Katia Silene Tonkyre também busca assistência técnica que permita que ela, sua família e sua comunidade aumentem a produção da aldeia de milho, mandioca e frango, além de melhorar a comercialização de pescado e desenvolver a construção de cabanas e trilhas, de modo a atrair turistas à reserva.

“O nosso caminho é produzir de forma sustentável. E cumprir o sonho de meu pai, o cacique Payaré, de um povo Akratikatejé autônomo, com a floresta de pé”, acrescenta.

Katia Silene Tonkyre
Foto: IICA

Entre as dificuldades enfrentadas atualmenta, ela lamenta não ter uma estrutura de armazenamento e câmara frigorífica para poder vender mais, por exemplo, cupuaçu.

“A colheita do açaí está terminando e agora vem a de castanha e de cupuaçu, e é muito cupuaçu — que lamentavelmente perderemos uma parte porque não temos freezer nem câmara frigorífica para abastecer os produtores de polpa”, conta.

Saboroso, o cupuaçu possui alto teor de fósforo e pectina que é usada para fazer sucos, bolos e néctares e cuja semente, que contém altos percentuais de proteína e gordura, é usada para preparar um produto com características semelhantes ao chocolate e cosméticos.

Outro sonho na lista de projetos da líder indígena está o de retomar a exportação de castanhas, iniciativa que também precisa de assistência técnica para a construção de um pequeno armazém, além de equipar uma pequena fábrica.

> _Registros extraídos_:
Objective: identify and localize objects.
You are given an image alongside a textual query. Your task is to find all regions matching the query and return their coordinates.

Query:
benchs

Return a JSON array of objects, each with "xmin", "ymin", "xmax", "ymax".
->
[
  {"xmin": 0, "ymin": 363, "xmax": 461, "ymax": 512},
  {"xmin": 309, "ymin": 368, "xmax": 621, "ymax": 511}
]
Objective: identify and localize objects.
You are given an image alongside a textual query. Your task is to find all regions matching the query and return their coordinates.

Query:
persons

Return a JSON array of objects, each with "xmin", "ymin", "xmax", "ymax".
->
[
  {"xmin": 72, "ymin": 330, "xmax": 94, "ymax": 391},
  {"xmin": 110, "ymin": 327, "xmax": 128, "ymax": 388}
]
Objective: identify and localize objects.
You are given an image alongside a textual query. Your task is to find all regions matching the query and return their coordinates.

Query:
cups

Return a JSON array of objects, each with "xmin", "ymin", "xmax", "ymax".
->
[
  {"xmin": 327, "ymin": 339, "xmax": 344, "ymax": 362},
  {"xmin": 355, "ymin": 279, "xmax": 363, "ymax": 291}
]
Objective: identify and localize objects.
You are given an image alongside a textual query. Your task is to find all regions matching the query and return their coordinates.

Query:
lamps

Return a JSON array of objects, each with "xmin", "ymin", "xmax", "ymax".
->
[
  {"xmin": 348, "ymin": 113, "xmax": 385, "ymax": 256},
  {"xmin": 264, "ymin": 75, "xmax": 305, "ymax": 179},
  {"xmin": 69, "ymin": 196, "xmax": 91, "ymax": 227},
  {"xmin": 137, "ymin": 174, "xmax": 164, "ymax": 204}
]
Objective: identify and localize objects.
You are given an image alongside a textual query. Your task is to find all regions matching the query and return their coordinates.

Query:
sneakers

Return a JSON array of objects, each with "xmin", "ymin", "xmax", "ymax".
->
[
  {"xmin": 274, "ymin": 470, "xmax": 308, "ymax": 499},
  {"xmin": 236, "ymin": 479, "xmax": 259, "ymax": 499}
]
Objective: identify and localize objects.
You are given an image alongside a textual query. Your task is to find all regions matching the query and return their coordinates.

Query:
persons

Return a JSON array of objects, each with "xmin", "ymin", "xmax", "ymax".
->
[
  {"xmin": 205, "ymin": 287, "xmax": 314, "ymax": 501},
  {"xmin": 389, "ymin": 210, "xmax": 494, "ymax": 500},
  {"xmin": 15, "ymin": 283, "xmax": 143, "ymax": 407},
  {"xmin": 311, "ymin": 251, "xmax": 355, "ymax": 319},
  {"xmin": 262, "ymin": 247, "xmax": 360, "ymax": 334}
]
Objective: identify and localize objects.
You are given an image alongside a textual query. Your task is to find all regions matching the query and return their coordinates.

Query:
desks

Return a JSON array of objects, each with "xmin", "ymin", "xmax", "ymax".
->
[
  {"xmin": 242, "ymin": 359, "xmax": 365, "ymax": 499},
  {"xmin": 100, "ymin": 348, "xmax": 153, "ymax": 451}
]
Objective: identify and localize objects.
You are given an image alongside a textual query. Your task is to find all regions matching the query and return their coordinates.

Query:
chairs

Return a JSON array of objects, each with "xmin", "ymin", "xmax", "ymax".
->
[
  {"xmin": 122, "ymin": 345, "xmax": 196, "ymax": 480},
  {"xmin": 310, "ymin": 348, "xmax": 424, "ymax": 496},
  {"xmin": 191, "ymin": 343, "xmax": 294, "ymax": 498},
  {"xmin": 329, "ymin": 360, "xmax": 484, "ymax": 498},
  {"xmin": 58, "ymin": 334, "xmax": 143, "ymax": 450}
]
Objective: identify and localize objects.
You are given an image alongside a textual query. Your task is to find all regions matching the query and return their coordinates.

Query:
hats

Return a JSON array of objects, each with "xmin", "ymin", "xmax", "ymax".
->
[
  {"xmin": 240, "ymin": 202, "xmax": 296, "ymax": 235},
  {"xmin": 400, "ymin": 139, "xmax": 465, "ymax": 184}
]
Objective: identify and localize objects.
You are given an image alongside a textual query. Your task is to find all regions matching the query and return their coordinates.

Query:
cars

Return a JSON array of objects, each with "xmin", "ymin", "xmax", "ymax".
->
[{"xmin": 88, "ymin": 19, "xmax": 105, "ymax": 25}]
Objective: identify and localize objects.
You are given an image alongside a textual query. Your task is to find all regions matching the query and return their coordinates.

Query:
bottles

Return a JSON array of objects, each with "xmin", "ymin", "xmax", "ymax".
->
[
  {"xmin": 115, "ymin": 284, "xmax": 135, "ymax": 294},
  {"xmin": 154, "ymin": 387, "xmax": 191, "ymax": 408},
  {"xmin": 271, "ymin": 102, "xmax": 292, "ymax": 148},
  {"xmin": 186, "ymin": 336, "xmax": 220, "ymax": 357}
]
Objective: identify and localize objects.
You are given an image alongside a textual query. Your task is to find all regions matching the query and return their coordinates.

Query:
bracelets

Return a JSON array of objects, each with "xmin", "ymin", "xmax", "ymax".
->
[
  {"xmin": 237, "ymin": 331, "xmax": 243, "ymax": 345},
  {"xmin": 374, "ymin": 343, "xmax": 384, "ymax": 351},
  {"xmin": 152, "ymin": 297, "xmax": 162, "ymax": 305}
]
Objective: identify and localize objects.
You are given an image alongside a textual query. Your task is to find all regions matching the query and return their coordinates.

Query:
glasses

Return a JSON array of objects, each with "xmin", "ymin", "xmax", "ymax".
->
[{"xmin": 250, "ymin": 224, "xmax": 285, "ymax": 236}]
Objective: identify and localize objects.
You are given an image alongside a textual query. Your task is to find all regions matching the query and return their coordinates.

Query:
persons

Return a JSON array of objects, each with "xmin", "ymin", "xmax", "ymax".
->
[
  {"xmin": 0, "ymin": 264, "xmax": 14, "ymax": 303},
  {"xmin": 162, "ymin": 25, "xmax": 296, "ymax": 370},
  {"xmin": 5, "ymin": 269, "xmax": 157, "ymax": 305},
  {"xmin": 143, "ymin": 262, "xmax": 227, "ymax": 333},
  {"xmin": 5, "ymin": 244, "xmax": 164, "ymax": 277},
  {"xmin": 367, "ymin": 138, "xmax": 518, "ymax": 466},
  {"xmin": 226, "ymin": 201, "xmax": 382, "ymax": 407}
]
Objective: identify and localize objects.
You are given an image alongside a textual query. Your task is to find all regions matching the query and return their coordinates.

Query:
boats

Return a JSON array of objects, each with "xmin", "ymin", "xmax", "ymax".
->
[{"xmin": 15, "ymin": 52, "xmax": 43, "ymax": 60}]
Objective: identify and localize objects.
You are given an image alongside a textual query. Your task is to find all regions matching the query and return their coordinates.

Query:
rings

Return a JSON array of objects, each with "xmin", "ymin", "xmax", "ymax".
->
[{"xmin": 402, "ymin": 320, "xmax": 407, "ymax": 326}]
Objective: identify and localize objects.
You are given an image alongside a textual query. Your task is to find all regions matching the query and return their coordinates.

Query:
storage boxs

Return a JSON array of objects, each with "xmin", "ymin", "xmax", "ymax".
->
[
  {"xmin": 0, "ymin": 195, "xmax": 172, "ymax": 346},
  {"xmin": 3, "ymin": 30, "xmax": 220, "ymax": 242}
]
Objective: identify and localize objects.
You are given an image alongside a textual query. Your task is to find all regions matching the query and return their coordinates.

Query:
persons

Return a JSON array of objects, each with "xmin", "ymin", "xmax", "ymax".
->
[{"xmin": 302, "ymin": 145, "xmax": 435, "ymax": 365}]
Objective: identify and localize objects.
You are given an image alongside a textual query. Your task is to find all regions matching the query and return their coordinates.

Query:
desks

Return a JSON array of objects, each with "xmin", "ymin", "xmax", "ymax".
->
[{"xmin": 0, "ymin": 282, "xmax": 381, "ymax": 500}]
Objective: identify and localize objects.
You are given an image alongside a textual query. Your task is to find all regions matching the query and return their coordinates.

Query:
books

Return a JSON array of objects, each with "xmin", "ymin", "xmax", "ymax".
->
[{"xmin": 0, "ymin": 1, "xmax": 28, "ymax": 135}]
...
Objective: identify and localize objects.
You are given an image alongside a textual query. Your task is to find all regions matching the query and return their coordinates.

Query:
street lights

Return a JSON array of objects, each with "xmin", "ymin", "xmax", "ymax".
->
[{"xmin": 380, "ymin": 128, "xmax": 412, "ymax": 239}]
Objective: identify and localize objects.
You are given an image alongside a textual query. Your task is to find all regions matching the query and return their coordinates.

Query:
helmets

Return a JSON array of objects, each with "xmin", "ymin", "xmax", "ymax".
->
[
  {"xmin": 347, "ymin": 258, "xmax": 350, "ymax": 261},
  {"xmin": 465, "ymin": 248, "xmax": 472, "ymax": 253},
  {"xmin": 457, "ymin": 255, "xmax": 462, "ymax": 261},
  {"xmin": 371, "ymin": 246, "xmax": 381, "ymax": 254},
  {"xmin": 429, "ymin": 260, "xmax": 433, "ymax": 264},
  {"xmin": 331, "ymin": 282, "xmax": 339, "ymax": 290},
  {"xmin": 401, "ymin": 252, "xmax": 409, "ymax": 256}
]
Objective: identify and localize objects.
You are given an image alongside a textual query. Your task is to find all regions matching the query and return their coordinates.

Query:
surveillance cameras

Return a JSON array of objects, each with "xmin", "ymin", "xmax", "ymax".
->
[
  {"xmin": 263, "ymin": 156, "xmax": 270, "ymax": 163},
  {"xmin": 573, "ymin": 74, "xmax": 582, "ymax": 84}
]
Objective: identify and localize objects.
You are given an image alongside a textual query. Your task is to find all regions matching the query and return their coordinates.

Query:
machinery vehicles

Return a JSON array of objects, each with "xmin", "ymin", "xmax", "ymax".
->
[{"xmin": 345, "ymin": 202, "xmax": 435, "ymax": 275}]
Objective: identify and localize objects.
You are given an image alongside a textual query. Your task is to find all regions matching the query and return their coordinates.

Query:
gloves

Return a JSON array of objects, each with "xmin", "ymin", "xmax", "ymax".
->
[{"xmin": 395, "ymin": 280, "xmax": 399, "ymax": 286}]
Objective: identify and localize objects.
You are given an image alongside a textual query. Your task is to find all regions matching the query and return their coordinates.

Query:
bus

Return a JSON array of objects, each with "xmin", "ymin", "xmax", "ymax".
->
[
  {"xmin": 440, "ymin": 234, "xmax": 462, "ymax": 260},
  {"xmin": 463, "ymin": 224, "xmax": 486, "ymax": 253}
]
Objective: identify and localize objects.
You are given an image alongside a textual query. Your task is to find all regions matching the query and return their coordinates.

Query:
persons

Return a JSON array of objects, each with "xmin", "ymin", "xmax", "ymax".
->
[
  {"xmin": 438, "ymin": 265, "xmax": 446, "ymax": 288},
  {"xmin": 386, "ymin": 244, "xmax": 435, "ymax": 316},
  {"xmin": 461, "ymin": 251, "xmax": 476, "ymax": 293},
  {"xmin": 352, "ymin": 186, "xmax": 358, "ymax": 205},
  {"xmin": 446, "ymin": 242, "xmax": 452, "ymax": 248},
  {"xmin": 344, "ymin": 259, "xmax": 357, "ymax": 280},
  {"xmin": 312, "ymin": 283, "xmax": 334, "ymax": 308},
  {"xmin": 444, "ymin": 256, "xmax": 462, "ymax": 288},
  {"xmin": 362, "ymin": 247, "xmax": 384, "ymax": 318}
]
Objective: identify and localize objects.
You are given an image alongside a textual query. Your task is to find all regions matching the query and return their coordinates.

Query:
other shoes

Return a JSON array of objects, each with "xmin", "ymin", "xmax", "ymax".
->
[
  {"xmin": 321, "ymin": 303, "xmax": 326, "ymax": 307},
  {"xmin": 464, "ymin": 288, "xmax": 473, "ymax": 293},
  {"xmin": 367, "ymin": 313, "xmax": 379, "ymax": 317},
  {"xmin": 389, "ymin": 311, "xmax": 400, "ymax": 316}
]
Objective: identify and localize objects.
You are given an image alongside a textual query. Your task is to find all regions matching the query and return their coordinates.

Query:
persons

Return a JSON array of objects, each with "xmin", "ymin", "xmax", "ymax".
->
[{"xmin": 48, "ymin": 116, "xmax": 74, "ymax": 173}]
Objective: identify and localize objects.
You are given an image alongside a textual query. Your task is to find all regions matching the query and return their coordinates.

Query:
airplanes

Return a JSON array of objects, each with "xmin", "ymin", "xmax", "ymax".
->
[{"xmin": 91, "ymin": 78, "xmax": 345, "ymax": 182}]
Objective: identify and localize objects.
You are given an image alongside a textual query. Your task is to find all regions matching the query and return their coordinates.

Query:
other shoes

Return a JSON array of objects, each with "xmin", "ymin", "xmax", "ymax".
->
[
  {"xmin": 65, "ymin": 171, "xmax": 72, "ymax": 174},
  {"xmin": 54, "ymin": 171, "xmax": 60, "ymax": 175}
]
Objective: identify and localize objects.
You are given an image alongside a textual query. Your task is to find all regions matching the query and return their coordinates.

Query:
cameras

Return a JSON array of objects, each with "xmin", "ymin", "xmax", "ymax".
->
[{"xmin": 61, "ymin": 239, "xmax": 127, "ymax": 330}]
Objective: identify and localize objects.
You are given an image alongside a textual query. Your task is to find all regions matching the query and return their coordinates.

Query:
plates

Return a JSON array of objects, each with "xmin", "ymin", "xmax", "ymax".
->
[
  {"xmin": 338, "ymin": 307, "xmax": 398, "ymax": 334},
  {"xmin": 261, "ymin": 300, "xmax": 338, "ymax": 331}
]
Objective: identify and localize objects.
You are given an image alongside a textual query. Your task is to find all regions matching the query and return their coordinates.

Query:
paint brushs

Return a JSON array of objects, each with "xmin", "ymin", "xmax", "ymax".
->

> _Tarefa pedida_:
Responda sobre o texto a respeito de Katia Silene Tonkyre:
(a) De quais três produtos ela quer aumentar a produção da aldeia?
(b) Qual colheita, segundo ela, está terminando?
(c) Que iniciativa ela tem o sonho de retomar?
Para responder, baseie-se só no texto.

> _Resposta escrita_:
(a) Milho, mandioca e frango.
(b) A colheita do açaí.
(c) A exportação de castanhas.